Records from a spatial question set:
# # # #

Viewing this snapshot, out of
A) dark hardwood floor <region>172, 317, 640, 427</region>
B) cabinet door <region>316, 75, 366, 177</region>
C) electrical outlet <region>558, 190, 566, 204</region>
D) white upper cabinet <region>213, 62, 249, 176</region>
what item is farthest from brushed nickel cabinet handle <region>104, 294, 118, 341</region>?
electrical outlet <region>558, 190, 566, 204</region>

# # # #

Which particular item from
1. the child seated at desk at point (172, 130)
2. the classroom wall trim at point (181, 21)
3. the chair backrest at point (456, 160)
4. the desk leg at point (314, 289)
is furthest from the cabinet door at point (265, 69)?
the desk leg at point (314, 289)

# # # #

Stated goal
Show each line of the data above that contains the word "desk".

Finished exercise
1. the child seated at desk at point (172, 130)
4. the desk leg at point (314, 289)
the desk leg at point (314, 289)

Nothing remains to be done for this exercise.